Но последние годы именно спальня начала его нервировать… Жене его было всего сорок пять. Тот самый возраст, когда баба ягодка опять. И она, не очень активная в молодые годы, вдруг раззадорилась. А Семен-то не мальчик, его на всех не хватало.

Вот и сегодня утром жена начала ворочаться, ворковать и обнимать с определенным смыслом.

– Только не сегодня, дорогая. Ты же знаешь, что у нас в театре трагедия. У меня и голова, и все остальное в трауре.

– А точно, что это Заботина? Неделю ее нигде не было, и вдруг убита недалеко от театра… Ужас! Убита прямо на скамейке, да еще в глухом дворе.

– Я тоже надеюсь, что это не она. Но документы найдены. Сумочка, а в ней паспорт и все такое прочее… И не приставай ты ко мне со своими нежностями. Меня сегодня в морг пригласили. Труп опознать. Мертвое женское тело! А тебе только одно и надо…


Режиссер свернул на Хользунов переулок и поехал к Пироговке. Он очень боялся увидеть возле морга того хама, того громилу, который терзал его в театре. И не зря!

Тот, кто назывался майор Колпаков, ждал около зеленых ворот и выглядел очень сурово. Он буквально вытащил Семена Марковича из машины и поволок в скверик возле Педагогического института.

Режиссер с тоской посмотрел на толпу студенточек. Все они были веселы. Все курили, галдели и принимали соблазнительные позы. Они просто жили и радовались молодости, не вспоминая, что рядом морг, а значит смерть… И тут Семен Турищев понял коварный замысел майора. «Он что-то от меня хочет. Ему надо расшатать мои нервы и внезапно нанести удар… Удачная мизансцена! Так совместить трагизм и счастье… Все девчонки хороши, особенно те две, что в теле. Не люблю худышек. Они, как диетическая еда без капли жира и приправ. Паровые котлетки!»

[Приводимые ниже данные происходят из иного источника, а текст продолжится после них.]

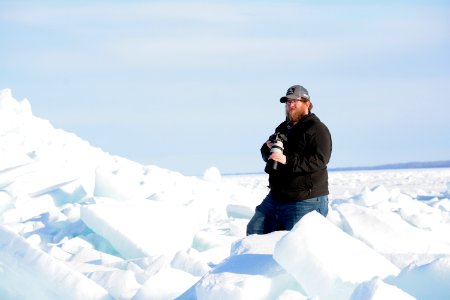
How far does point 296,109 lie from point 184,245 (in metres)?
1.88

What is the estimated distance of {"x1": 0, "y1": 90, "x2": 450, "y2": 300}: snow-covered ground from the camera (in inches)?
120

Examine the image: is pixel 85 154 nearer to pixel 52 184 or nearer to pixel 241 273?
pixel 52 184

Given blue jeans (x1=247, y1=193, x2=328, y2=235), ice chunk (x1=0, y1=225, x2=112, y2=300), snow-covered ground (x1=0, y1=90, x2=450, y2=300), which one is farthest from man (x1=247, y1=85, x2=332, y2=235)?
ice chunk (x1=0, y1=225, x2=112, y2=300)

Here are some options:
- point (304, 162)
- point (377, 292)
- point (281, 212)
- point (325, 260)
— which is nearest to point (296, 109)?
point (304, 162)

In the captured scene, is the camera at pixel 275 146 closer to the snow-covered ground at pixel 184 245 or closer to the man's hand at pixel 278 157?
the man's hand at pixel 278 157

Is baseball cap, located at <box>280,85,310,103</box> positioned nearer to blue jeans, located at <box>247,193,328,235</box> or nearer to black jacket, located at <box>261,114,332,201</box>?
black jacket, located at <box>261,114,332,201</box>

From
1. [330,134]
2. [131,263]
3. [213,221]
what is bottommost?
[213,221]

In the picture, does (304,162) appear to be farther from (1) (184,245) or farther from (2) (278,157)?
(1) (184,245)

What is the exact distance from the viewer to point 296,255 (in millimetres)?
3033

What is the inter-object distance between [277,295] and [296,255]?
0.18 meters

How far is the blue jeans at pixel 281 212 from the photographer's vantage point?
4277 millimetres

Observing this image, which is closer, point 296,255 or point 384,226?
point 296,255

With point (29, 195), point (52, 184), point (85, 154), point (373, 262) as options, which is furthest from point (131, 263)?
point (85, 154)

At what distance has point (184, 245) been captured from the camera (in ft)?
19.0
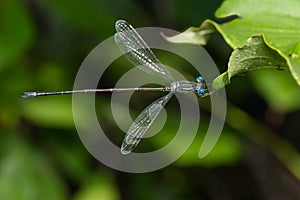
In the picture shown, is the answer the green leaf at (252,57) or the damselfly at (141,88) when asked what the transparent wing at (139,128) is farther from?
the green leaf at (252,57)

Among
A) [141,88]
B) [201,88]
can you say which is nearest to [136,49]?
[141,88]

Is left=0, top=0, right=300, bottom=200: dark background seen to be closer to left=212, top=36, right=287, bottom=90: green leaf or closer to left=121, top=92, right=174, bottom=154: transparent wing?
left=121, top=92, right=174, bottom=154: transparent wing

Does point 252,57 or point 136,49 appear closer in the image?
point 252,57

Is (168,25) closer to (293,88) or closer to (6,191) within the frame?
(293,88)

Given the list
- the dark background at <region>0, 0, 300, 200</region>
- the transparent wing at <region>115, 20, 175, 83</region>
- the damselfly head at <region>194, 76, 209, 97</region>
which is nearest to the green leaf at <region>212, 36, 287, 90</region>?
the damselfly head at <region>194, 76, 209, 97</region>

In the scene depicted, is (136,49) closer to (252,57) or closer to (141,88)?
(141,88)

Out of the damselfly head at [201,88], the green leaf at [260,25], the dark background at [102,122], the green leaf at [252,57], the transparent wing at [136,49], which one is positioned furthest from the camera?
the dark background at [102,122]

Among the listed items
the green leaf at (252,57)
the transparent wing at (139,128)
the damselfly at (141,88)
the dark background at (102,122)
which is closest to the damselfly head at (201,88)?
the damselfly at (141,88)

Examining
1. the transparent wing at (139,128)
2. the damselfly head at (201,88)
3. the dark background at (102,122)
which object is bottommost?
the dark background at (102,122)
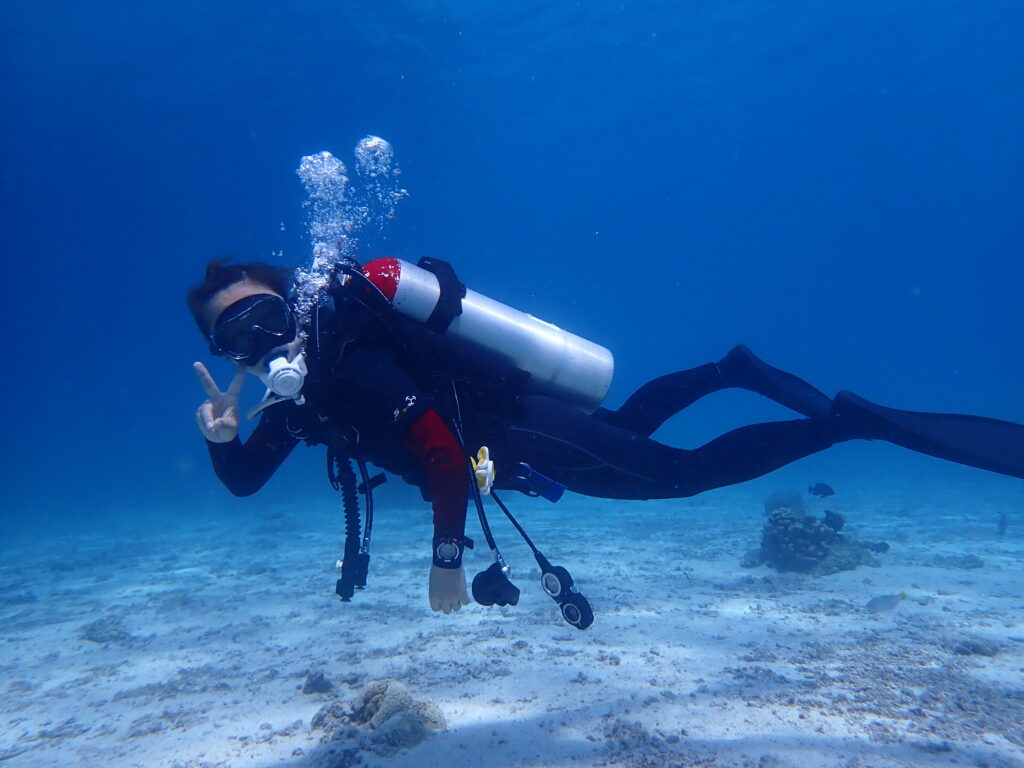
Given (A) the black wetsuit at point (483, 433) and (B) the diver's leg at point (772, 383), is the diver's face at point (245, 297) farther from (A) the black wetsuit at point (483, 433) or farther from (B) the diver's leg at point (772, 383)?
(B) the diver's leg at point (772, 383)

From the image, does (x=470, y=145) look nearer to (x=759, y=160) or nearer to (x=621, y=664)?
(x=759, y=160)

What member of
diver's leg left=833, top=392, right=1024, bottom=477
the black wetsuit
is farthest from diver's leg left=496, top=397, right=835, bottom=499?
diver's leg left=833, top=392, right=1024, bottom=477

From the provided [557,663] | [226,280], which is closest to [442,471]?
[226,280]

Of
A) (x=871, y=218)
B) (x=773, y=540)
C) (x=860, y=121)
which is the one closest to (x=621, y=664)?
(x=773, y=540)

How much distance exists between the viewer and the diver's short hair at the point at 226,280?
3.45 metres

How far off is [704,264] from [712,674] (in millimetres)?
107525

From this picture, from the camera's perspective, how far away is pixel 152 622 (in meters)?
8.31

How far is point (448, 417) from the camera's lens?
11.5 feet

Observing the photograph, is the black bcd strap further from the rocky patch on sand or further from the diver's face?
the rocky patch on sand

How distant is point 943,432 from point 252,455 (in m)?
4.73

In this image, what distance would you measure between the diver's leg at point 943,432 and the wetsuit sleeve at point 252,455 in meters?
3.89

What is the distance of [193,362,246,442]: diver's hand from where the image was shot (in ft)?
11.5

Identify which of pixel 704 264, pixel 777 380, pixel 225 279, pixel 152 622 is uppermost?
pixel 704 264

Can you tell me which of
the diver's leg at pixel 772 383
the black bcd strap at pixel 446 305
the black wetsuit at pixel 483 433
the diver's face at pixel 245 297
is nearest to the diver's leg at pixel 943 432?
the black wetsuit at pixel 483 433
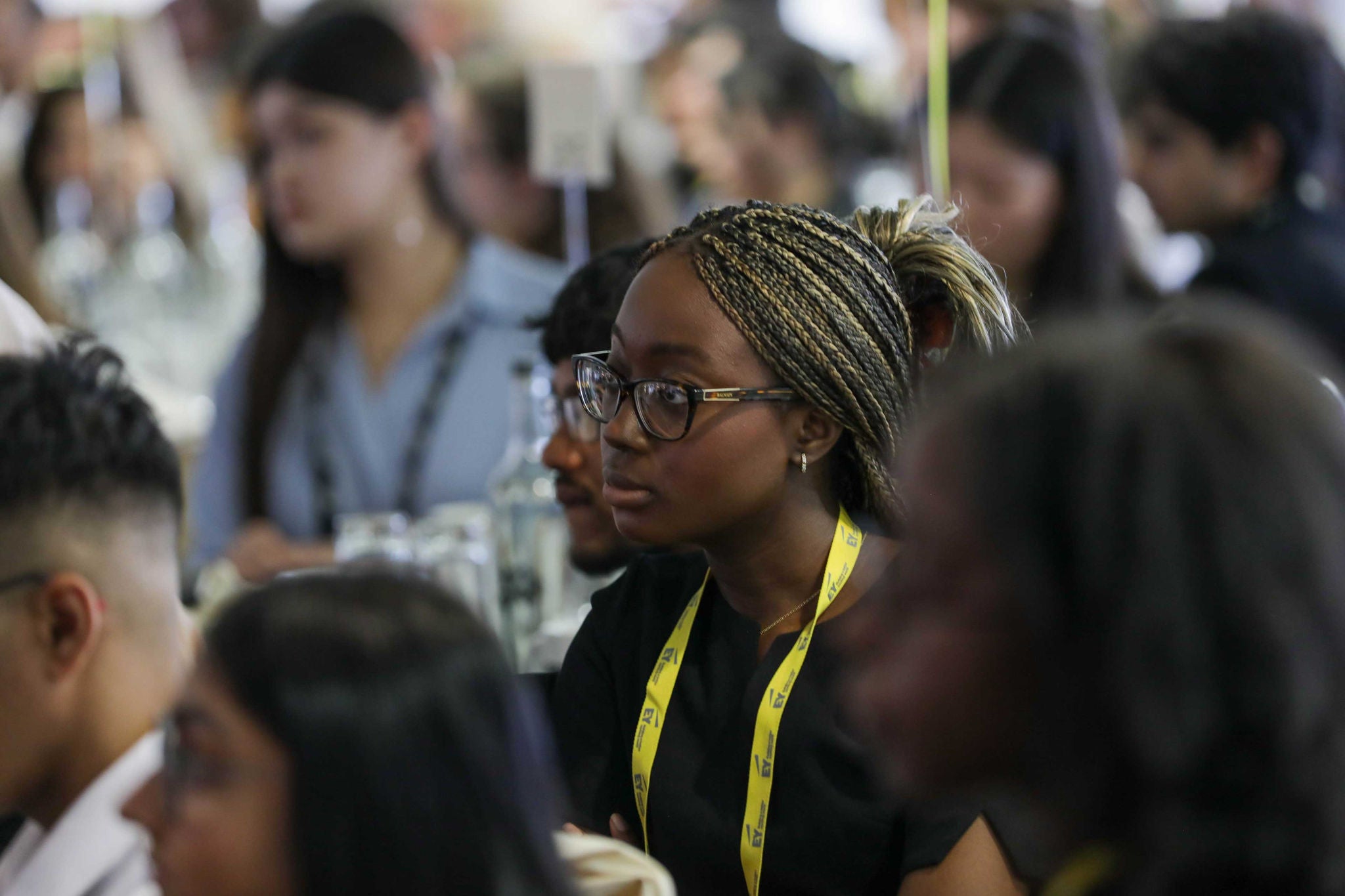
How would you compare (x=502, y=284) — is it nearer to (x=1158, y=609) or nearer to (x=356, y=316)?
(x=356, y=316)

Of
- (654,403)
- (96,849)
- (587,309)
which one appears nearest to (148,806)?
(96,849)

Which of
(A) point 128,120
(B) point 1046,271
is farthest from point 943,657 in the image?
(A) point 128,120

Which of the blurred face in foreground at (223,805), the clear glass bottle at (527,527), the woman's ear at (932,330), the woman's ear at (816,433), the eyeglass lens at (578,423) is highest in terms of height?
the woman's ear at (932,330)

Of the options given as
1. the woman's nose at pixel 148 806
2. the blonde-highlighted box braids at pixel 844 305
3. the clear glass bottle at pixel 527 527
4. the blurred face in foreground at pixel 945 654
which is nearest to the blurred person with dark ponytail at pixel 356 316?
the clear glass bottle at pixel 527 527

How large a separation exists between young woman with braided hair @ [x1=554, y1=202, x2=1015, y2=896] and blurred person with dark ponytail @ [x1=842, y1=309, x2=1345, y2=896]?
0.56 meters

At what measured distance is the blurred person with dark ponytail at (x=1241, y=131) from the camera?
288cm

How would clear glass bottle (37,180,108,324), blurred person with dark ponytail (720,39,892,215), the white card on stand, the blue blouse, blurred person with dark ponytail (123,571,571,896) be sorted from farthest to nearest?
clear glass bottle (37,180,108,324), blurred person with dark ponytail (720,39,892,215), the blue blouse, the white card on stand, blurred person with dark ponytail (123,571,571,896)

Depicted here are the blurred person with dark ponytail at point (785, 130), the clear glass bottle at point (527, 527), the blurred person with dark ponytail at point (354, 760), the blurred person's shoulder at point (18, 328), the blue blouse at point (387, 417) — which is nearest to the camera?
the blurred person with dark ponytail at point (354, 760)

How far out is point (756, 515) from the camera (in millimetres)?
1424

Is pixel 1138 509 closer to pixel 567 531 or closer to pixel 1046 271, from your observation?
pixel 567 531

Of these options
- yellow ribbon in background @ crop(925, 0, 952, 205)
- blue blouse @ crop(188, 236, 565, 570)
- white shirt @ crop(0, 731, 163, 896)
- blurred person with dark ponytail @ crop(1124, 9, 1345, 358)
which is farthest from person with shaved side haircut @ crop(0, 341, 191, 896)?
blurred person with dark ponytail @ crop(1124, 9, 1345, 358)

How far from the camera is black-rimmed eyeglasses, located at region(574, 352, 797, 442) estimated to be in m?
1.39

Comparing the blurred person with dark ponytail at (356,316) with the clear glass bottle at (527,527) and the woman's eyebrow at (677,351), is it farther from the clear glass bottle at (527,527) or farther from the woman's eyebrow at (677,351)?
the woman's eyebrow at (677,351)

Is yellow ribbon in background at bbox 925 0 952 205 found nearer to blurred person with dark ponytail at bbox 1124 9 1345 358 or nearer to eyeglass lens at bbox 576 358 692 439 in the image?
blurred person with dark ponytail at bbox 1124 9 1345 358
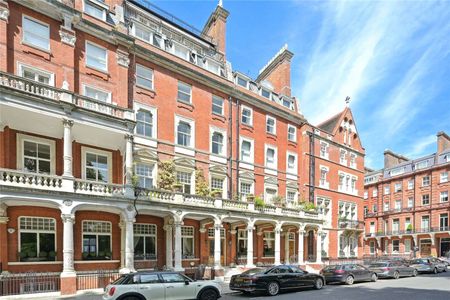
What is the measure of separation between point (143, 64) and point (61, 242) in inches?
449

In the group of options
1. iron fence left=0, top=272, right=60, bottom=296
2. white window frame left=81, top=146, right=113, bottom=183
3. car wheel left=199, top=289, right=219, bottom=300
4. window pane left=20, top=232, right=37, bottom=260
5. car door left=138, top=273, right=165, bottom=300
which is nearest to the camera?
car door left=138, top=273, right=165, bottom=300

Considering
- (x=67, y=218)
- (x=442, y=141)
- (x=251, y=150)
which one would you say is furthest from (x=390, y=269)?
(x=442, y=141)

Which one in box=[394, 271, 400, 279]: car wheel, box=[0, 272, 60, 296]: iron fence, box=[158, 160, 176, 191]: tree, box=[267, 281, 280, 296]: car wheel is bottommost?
box=[394, 271, 400, 279]: car wheel

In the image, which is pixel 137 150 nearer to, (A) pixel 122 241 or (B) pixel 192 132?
(B) pixel 192 132

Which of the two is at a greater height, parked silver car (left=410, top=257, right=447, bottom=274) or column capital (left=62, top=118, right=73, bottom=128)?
column capital (left=62, top=118, right=73, bottom=128)

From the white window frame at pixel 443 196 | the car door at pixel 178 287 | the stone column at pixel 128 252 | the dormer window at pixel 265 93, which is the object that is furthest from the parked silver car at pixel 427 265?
the white window frame at pixel 443 196

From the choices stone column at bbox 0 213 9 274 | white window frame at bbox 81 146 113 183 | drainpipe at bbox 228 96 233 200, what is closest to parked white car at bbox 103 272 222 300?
stone column at bbox 0 213 9 274

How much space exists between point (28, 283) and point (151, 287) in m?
6.82

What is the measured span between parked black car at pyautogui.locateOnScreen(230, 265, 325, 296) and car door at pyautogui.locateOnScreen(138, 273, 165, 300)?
4.23m

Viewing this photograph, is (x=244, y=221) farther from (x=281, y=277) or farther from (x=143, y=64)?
(x=143, y=64)

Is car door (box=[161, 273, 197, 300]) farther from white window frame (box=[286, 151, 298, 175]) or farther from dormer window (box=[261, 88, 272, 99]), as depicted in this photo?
dormer window (box=[261, 88, 272, 99])

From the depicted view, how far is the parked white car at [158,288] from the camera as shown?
32.4 feet

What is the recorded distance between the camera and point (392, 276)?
20219mm

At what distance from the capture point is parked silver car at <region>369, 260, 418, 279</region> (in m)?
19.9
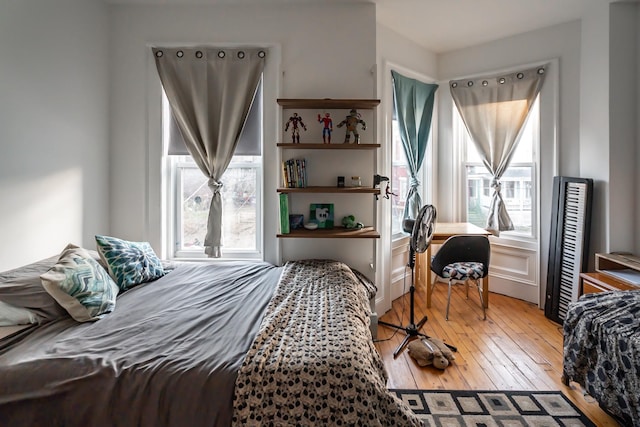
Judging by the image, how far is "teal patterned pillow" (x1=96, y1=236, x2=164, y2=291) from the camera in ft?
7.57

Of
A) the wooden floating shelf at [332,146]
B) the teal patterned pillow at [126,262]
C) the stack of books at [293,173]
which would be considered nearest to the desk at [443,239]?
the wooden floating shelf at [332,146]

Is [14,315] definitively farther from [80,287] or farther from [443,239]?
[443,239]

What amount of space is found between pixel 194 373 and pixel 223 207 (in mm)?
2068

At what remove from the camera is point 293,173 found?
2949 millimetres

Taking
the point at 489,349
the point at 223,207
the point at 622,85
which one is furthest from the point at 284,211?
the point at 622,85

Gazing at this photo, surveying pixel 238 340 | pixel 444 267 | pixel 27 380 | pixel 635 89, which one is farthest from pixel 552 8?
pixel 27 380

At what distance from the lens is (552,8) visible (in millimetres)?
3287

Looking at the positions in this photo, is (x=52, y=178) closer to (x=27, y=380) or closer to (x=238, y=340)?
(x=27, y=380)

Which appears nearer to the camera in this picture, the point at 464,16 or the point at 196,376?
the point at 196,376

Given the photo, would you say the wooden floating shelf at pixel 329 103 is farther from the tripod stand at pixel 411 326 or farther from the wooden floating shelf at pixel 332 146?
the tripod stand at pixel 411 326

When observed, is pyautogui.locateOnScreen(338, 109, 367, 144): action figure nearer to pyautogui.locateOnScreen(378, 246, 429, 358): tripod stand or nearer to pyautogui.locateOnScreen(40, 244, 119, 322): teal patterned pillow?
pyautogui.locateOnScreen(378, 246, 429, 358): tripod stand

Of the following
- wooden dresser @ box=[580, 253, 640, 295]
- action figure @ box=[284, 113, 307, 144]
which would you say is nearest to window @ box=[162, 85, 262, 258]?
action figure @ box=[284, 113, 307, 144]

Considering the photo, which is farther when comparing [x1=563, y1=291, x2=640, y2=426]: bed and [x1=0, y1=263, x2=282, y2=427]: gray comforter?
[x1=563, y1=291, x2=640, y2=426]: bed

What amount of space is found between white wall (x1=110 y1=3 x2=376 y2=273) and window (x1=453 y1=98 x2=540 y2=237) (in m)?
1.75
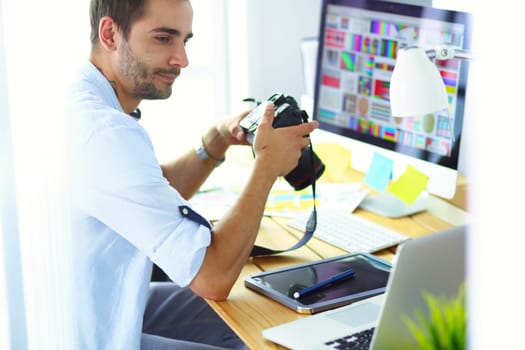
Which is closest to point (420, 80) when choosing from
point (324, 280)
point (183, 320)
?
point (324, 280)

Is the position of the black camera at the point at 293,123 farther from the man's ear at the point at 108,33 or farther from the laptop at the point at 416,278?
the laptop at the point at 416,278

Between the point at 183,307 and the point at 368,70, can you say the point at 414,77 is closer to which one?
the point at 368,70

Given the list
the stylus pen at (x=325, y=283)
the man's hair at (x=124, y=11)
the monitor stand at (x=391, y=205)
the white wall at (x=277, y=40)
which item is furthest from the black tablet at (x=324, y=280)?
the white wall at (x=277, y=40)

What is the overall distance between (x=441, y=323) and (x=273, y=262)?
657 millimetres

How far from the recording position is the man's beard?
1538 mm

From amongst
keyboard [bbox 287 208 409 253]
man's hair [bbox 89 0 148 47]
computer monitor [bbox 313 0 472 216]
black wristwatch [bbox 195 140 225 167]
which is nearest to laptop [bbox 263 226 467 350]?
keyboard [bbox 287 208 409 253]

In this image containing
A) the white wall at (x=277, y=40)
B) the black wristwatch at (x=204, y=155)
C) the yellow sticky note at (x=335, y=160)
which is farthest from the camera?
the white wall at (x=277, y=40)

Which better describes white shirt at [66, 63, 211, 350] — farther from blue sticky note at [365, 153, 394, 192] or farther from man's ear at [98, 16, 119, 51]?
blue sticky note at [365, 153, 394, 192]

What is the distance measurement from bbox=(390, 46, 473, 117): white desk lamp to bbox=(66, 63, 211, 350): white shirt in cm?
42

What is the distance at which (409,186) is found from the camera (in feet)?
5.77

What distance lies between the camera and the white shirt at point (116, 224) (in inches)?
51.8

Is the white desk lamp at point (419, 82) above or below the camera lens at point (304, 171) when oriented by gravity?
above

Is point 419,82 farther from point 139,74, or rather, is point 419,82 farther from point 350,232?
point 139,74

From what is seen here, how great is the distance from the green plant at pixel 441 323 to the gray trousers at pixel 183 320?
744 millimetres
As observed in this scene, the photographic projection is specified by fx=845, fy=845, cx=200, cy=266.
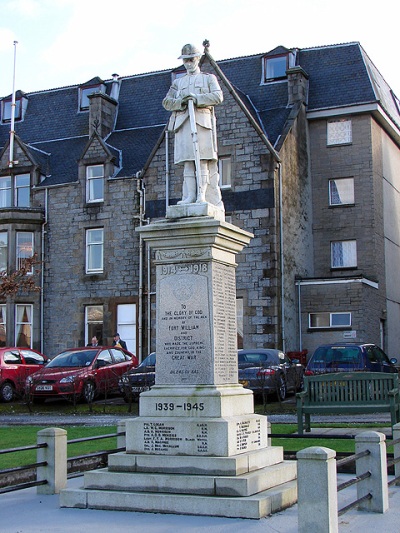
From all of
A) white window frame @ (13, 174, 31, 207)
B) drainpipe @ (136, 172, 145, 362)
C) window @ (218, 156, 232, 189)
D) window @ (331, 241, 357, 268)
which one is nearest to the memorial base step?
window @ (218, 156, 232, 189)

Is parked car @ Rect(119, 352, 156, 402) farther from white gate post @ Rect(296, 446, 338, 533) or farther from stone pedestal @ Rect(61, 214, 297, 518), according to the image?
white gate post @ Rect(296, 446, 338, 533)

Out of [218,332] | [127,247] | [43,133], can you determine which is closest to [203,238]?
[218,332]

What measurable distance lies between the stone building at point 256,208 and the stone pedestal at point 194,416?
66.0ft

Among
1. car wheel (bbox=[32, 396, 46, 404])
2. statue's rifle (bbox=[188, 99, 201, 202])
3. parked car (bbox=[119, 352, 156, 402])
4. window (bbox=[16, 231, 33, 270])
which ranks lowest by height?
car wheel (bbox=[32, 396, 46, 404])

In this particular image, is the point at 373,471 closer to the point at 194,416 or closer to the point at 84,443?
the point at 194,416

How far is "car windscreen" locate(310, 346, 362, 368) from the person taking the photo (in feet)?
75.4

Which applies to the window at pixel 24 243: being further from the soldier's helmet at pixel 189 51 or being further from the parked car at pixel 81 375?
the soldier's helmet at pixel 189 51

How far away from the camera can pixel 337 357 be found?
23219 mm

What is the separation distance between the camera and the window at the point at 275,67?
37.2m

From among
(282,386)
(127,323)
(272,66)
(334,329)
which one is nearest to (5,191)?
(127,323)

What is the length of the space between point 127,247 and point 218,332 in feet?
80.5

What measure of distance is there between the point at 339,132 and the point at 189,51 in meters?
25.3

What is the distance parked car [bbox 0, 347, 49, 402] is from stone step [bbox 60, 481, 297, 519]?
628 inches

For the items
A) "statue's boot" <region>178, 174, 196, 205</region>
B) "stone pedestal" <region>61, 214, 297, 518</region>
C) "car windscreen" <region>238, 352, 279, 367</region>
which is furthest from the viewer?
"car windscreen" <region>238, 352, 279, 367</region>
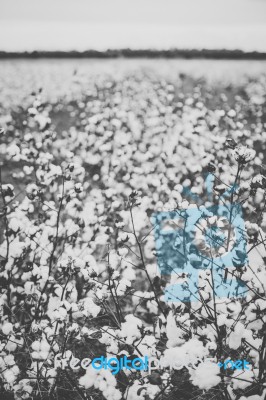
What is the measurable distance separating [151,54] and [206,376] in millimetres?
20347

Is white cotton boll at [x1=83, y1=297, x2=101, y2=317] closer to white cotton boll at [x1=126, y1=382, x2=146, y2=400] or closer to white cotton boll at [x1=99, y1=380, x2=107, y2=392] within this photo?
white cotton boll at [x1=99, y1=380, x2=107, y2=392]

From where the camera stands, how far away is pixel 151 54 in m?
19.3

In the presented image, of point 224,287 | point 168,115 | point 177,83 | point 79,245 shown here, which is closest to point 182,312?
point 224,287

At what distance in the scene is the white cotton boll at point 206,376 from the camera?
1601 mm

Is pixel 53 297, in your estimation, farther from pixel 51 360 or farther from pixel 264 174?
pixel 264 174

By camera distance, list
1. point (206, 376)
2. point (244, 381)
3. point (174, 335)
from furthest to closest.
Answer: point (174, 335), point (244, 381), point (206, 376)

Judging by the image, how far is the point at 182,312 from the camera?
2.23m

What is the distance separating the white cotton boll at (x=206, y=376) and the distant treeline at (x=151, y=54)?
18.8 m

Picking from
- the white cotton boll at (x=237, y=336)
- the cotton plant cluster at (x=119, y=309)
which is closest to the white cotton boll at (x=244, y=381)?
the cotton plant cluster at (x=119, y=309)

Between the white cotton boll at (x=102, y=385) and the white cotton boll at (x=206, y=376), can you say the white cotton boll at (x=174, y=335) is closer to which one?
the white cotton boll at (x=206, y=376)

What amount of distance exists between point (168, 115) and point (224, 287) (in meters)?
4.66

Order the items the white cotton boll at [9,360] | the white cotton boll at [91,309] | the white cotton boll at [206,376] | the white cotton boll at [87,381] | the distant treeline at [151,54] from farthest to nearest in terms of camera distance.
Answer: the distant treeline at [151,54]
the white cotton boll at [9,360]
the white cotton boll at [91,309]
the white cotton boll at [87,381]
the white cotton boll at [206,376]

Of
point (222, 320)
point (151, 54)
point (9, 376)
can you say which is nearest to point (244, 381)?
point (222, 320)

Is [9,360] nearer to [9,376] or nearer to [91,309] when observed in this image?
[9,376]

Малыш не мог знать, что творится в голове Семена Марковича, но инстинкт опера что-то ему подсказал:

– Что, режиссер, высматриваем очередную жертву?

– В каком смысле?

– В прямом! Актриса Заботина на вашей совести. Вы ее пытались изнасиловать, она вам подбила глаз, убежала, а через неделю находят ее труп. Что это – месть обиженного? Вы улавливаете логику моей мысли?

– Но я не виноват!

– А я и не говорю, что вы виноваты. Я говорю, что могу доказать, что вы виноваты. Могу, но не буду. Если вы ее опознаете, то выстрел можно приписать хулиганам. Но если не опознаете, то придется копать на всю катушку… Кстати, вы дома не хранили пистолет?

– Пистолет? Нет… Так это вы меня на пушку берете? Не надо, я и так уже все понял… А что, она совсем на себя не похожа?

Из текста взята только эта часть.